Die Forscher um den Soziologen Oliver Nachtwey fanden in einer nicht-repräsentativen Studie heraus, dass bei der jüngsten Bundestagswahl 21 Prozent der „Querdenker“ die Grünen und 17 Prozent die Linkspartei gewählt hatten. Unter allen Wählern hatten 2017 für die Grünen dagegen nur 8,9 und für die Linkspartei 9,2 Prozent gestimmt. Für die AfD ermittelten die Soziologen bei den „Querdenkern“ einen Wert von 14 Prozent, was kaum über dem Gesamtwert von 12,6 Prozent bei den Wahlen vor gut drei Jahren liegt. Allerdings gaben nunmehr 30 Prozent der Befragten an, bei der nächsten Wahl der AfD ihre Stimme geben zu wollen. 

Studienleiter Nachtwey bewertet die Ergebnisse insgesamt als Zeichen für eine Bewegung, die politisch mehr von links kommt, aber stärker nach rechts geht. Die Baseler Forscher vermuten zudem für die kommenden Monate die Entwicklung einer wortstarken impfkritischen Bewegung über die Reihen der „Querdenker „hinaus. Eine solche Entwicklung kann insbesondere die Grünen in Bedrängnis bringen. Gerade unter den Anhängern der sogenannten Öko-Partei befinden sich viele Befürworter alternativer Heilmethoden und Impfskeptiker.

Als gemeinsamen Nenner der Querdenker sehen die Wissenschaftler ein Gefühl der Entfremdung von den etablierten politischen Institutionen, den alten Volksparteien und von den Leitmedien. Diese Entfremdung könnte nicht nur durch den angedrohten Einsatz des Inlandsgeheimdienstes weiter befeuert werden. Schon der Polizeieinsatz bei der Corona-Demonstration am 18. November im Berliner Regierungsviertel kann in diese Richtung gewirkt haben. Der Protestzug gegen die Neufassung des Infektionsschutzgesetzes war von der Berliner Polizei wegen Verstößen gegen Corona-Auflagen für beendet erklärt worden. Zur Auflösung hatte die Polizei fünf Wasserwerfer eingesetzt, mit denen die Menschen bei Temperaturen im einstelligen Bereich von oben beregnet wurden. 

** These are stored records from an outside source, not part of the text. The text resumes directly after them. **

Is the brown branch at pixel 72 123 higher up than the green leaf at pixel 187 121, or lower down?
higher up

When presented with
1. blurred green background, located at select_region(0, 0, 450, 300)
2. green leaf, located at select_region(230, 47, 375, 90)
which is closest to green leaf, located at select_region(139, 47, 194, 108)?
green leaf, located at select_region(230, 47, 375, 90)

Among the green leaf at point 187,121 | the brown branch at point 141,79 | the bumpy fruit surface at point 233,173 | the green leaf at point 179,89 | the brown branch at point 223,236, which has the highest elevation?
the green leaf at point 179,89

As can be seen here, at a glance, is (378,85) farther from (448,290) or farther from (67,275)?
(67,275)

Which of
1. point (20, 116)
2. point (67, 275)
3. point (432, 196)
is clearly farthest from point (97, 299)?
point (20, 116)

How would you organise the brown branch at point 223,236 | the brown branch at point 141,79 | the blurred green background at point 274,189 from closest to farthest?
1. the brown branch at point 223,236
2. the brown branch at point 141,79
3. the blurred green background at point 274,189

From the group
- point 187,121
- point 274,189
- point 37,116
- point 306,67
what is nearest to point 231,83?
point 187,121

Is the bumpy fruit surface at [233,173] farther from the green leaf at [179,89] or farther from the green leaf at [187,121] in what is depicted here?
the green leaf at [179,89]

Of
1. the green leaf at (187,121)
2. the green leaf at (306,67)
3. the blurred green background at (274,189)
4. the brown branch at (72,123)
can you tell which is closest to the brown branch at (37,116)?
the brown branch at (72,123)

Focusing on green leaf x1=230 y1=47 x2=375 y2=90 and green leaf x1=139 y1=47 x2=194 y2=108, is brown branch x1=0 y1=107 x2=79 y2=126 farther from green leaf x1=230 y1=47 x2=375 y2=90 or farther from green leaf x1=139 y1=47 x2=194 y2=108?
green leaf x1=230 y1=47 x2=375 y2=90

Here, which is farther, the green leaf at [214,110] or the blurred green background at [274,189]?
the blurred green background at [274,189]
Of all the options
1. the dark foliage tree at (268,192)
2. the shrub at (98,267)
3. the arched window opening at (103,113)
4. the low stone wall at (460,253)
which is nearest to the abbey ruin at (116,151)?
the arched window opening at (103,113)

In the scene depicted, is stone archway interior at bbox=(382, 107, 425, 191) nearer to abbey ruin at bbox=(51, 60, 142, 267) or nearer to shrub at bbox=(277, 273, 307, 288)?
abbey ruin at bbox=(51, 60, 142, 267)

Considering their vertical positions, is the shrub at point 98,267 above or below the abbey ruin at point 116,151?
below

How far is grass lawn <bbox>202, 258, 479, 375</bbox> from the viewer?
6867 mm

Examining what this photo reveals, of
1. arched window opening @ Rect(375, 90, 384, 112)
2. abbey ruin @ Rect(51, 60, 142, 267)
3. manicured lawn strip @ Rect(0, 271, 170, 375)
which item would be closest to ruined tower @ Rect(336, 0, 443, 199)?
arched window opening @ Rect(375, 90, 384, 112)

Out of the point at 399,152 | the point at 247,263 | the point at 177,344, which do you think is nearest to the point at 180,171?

Zweifel auch bei der Polizei

Berlins Regierender Bürgermeister Michael Müller rechtfertigte das Vorgehen: „Es sollte ungemütlich auf dem Platz werden, und das ist es auch geworden“, so der SPD-Politiker. Tatsächlich ist beim Einsatz an dem kühlen Novembertag auch die Kleidung von Kindern und Senioren durchnässt worden. Augenzeugen berichteten anschließend von Demo-Teilnehmern, die aus entfernten Gebieten Deutschlands angereist waren und nach dem Wasserwerfereinsatz mit durchnässter Kleidung durch die Hauptstadt irrten.

Auch im Vergleich zur sonst üblichen Berliner Deeskalationsstrategie erscheint der Einsatz gegen die „Querdenker“-Demo ungewöhnlich hart. Die Bundespolizei hatte in der Hauptstadt zum letzten Mal 2013 auf Wasserwerfer zurückgegriffen. Berliner Einsatzkräfte sind sogar vor zwölf Jahren zum letzten Mal gegen Demonstranten mit Wasserwerfern vorgegangen. 

Laut einem Bericht des „Tagesspiegel“ sind auch Fachleuten der Polizei nach dem Einsatz intern Zweifel gekommen, ob das Vorgehen angemessen war. Bei dem Einsatz der Wasserwerfer ging es nicht um die Unterbindung von Straftaten. Die Nichtbeachtung von Corona-Auflagen, etwa einer Maskenpflicht, ist lediglich eine Ordnungswidrigkeit. Wie es in dem Bericht weiter heißt, grassieren polizeiintern Befürchtungen, dass das Vorgehen im November gravierende Folgen bis hin zu einer weiteren Radikalisierung der Demonstrationsteilnehmer zeitigen könne.